L'approche prônée par le livre blanc est donc à mon sens très pragmatique. Elle se distingue toutefois de celle adoptée par l'AI Act européen, qui fait reposer la majorité des obligations de conformité sur les fournisseurs de la technologie, plutôt que sur les différentes industries qui l'utilisent. Une approche par industrie est à mon sens plus pertinente, dans la mesure où l'on se retrouve autrement avec une législation très générale qui, en s'attaquant à un trop grand nombre de cas possibles, risque de ne pas fonctionner, d'entraver l'innovation ou encore de manquer certains risques. On le voit avec l'approche du RGPD sur les cookies : la plupart des internautes se contentent de cliquer sans lire les détails.

On a récemment beaucoup parlé des dommages que la vague de l'IA générative pouvait causer entre les mains des hackers. Comment évaluez-vous le risque posé par l'IA en matière de cybersécurité ?

À partir du moment où un programme comme ChatGPT est capable d'écrire des lignes de code, il semble tout naturel qu'il soit également capable d'écrire des logiciels malveillants, et ainsi de donner un coup de pouce aux acteurs les plus mal intentionnés. Et en effet, l'entreprise de cybersécurité CyberArk a récemment démontré qu'elle avait réussi à faire coder un virus polymorphe par ChatGPT en tournant habilement sa requête.

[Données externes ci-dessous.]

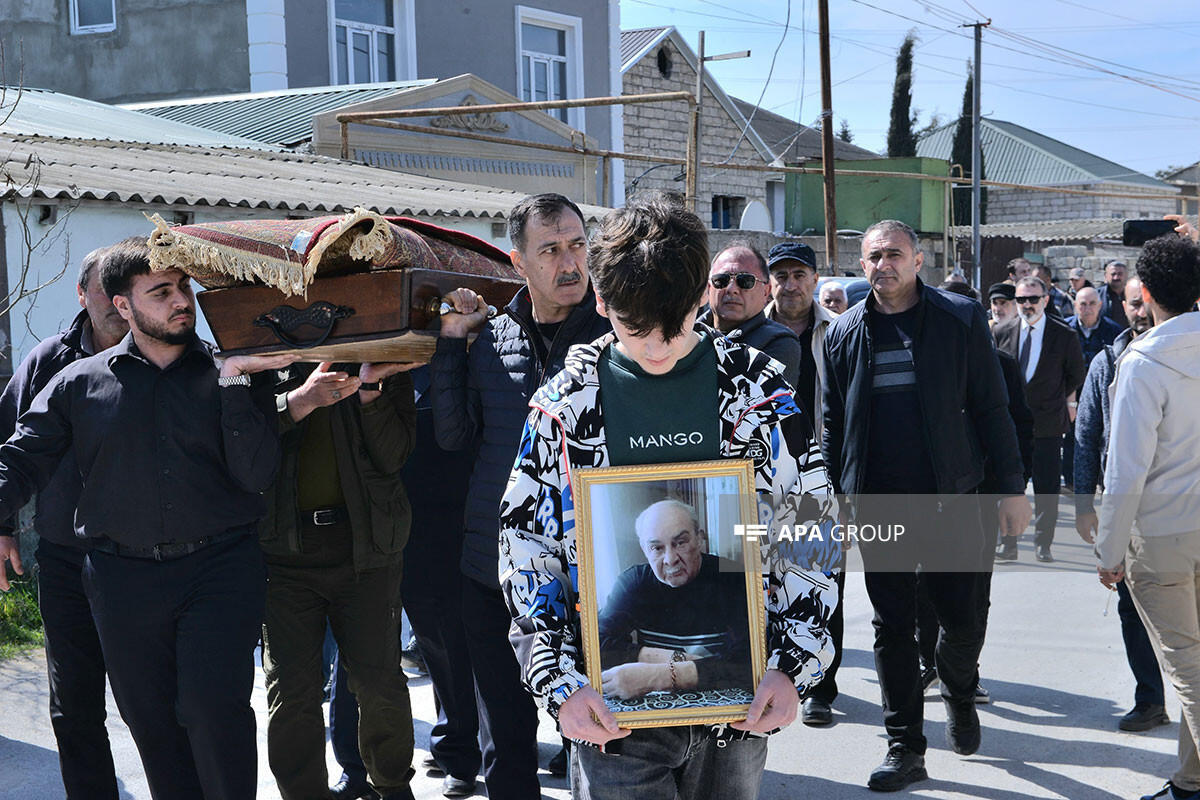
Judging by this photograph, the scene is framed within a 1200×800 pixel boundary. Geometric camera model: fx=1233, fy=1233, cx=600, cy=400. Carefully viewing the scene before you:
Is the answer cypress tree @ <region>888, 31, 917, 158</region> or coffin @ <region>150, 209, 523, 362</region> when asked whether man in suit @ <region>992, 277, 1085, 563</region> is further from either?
cypress tree @ <region>888, 31, 917, 158</region>

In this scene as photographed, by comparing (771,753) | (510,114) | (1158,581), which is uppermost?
(510,114)

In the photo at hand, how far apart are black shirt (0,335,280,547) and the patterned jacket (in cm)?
→ 140

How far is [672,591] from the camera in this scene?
8.44 ft

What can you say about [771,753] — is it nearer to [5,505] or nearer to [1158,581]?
[1158,581]

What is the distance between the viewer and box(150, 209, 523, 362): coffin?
3510mm

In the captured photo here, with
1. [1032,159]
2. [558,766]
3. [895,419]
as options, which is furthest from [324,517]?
[1032,159]

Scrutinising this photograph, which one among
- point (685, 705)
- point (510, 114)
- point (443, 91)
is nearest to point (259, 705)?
point (685, 705)

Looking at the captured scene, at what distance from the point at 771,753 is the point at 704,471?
3.07 metres

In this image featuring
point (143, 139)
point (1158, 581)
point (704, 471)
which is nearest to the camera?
point (704, 471)

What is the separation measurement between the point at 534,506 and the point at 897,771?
8.97 feet

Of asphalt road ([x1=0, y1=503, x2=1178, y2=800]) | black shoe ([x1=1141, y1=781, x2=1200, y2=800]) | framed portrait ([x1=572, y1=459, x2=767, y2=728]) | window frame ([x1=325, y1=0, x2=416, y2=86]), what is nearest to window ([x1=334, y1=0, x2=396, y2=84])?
window frame ([x1=325, y1=0, x2=416, y2=86])

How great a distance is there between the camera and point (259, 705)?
19.6 ft

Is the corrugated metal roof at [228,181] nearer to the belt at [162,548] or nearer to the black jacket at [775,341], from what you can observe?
the belt at [162,548]

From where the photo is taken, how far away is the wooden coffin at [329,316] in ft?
11.9
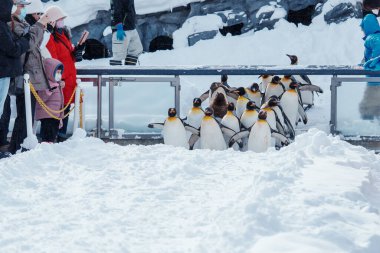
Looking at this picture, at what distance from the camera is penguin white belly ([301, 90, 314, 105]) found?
33.4 ft

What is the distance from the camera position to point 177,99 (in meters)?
8.46

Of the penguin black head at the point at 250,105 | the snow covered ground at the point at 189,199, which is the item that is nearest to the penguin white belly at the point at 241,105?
the penguin black head at the point at 250,105

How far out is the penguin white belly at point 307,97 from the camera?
10.2 metres

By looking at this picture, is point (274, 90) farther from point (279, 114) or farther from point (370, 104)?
point (370, 104)

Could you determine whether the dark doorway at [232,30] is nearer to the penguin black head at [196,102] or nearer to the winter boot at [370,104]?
the penguin black head at [196,102]

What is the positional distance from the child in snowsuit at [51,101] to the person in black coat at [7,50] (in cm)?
65

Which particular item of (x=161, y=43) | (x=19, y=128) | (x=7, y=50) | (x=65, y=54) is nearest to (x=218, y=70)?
(x=65, y=54)

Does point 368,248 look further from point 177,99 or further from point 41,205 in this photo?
point 177,99

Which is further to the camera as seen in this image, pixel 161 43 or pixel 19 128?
pixel 161 43

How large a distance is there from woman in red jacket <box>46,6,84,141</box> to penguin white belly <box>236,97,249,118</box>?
2155 millimetres

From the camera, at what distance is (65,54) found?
24.7ft

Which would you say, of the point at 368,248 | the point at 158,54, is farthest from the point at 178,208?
the point at 158,54

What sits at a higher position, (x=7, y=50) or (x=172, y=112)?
(x=7, y=50)

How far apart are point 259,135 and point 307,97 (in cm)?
223
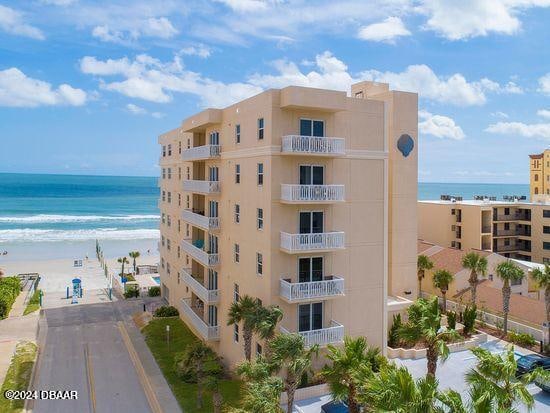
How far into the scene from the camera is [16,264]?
65.5 meters

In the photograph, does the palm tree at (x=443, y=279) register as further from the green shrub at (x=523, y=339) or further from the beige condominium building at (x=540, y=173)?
the beige condominium building at (x=540, y=173)

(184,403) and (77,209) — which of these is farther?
(77,209)

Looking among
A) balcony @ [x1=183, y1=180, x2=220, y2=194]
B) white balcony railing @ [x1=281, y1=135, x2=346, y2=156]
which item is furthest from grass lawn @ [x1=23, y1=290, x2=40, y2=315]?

Cependant, le virus en question était plus une expérience qu'autre chose. Le simple fait qu'une IA ait réussi à le coder ne signifie pas pour autant qu'il soit efficace. Il faut aussi se demander s'il fonctionne correctement une fois déployé, s'il est capable de déjouer les antivirus et autres barrières de protection. Il faut une large quantité de savoirs pour parvenir à cocher toutes ces cases, et l'IA générative n'en est, pour l'heure, pas encore là.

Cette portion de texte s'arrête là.